In 1391, anti-Jewish massacres swept Spain, where Jews were given the choice of converting to Christianity or being murdered. Some 20,000 Spanish Jews became Christians during this time period and many more continued to convert throughout the 1400s under duress. However, many of these Jews who were converted under the sword continued to practice Judaism in secret. This greatly disturbed the Spaniards, who saw that many closet Jews continued to be part of the top echelons of Spanish society, like they had during the Golden Age of Muslim Spain.

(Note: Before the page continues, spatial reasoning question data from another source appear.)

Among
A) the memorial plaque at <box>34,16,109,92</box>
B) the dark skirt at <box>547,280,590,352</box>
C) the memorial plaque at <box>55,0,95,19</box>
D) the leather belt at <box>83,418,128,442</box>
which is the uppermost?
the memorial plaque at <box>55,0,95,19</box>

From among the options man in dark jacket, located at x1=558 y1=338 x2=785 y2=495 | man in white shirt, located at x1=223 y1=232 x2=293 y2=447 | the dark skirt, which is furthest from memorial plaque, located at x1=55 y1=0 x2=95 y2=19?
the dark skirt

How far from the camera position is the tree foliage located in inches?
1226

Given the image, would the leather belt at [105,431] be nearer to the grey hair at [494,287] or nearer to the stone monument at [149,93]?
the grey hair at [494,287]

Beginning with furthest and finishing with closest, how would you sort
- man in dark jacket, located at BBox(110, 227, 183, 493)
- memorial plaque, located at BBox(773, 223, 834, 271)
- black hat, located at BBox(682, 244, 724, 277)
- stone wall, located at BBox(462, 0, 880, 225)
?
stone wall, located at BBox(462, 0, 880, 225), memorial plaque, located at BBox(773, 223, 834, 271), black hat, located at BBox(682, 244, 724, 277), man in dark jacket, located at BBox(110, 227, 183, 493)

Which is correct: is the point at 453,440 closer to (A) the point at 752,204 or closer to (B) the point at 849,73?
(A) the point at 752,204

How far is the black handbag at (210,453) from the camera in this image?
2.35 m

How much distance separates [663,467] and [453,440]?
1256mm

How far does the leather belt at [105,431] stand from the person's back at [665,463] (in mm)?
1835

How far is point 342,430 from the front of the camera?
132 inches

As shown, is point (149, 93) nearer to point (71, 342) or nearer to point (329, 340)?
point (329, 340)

Thus, in 1492 Queen Isabella and King Ferdinand expelled from their kingdom the Jews who continued to practice their faith. Previously, the Spanish Inquisition was established to hunt down Jews who continued to practice their faith in secret. In total, 165,000 Jews fled Spain, with 50,000 baptized and an additional 20,000 perishing while attempting to leave Spain in 1492. Meanwhile, 31,912 “heretics” were burned at the stake in Spain, with an additional 17,659 burnt in effigy. For secret Jews, known as Anusim, Conversos or Marranos, who lived under the yoke of the Inquisition and thus were in constant fear that they would be discovered, the Purim holiday had a special meaning since Queen Esther was also forced to practice Judaism in secret initially.
For the Anusim of Spain, Portugal, and Latin America, Purim was not a festive day full of children making noise and adults consuming alcohol. If these Jews celebrated in this manner, they would be discovered by the Inquisition. Instead, the Anusim, whose very existence was always in peril, would fast for three days, just as Queen Esther fasted for three days when the Jews of Persia were threatened with annihilation.
As a result, the Inquisition used the Fast of Esther as an indicator of Jews engaging in forbidden religious activity. Furthermore, a three day fast was not considered healthy. According to Gabriel de Granada, a 13-year-old boy interrogated by the Inquisition in Mexico in 1643, the women of his family would divide the three day fast between them. Some would fast on the first day, while others would fast on the second and third. Leonor de Pina, who was arrested by the Portuguese Inquisition in 1619, recorded that her daughters would fast for three days during daylight, while eating during the night. When they ate, they would refrain from eating meat.
Scholars of the Anusim maintain that the secret Jews of Spain, Portugal and Latin America viewed private fasting for three days as a substitute for the mitzvah of having a public Megillah reading in the synagogue and sending gifts of food to family and friends, which were actions that would have caught the attention of the Inquisition. In fact, Professor Moshe Orfali of Bar Ilan University asserted that the Anusim fasted quite often, which they viewed as a way of demonstrating their remorse for being forced to violate the Torah.
Interestingly, the Anusim also transformed Queen Esther into “Saint Esther,” as a means of disguising their Jewish faith from the Inquisition. Anusim frequently offered all of their prayers to her. Thus, even though the Anusim lost much of their Jewish heritage over the centuries when the Inquisition was in place, they never forgot Queen Esther or the words in the Megillah which proclaim, “These days of Purim will never leave the Jews, nor will their remembrance ever be lost to their descendants.”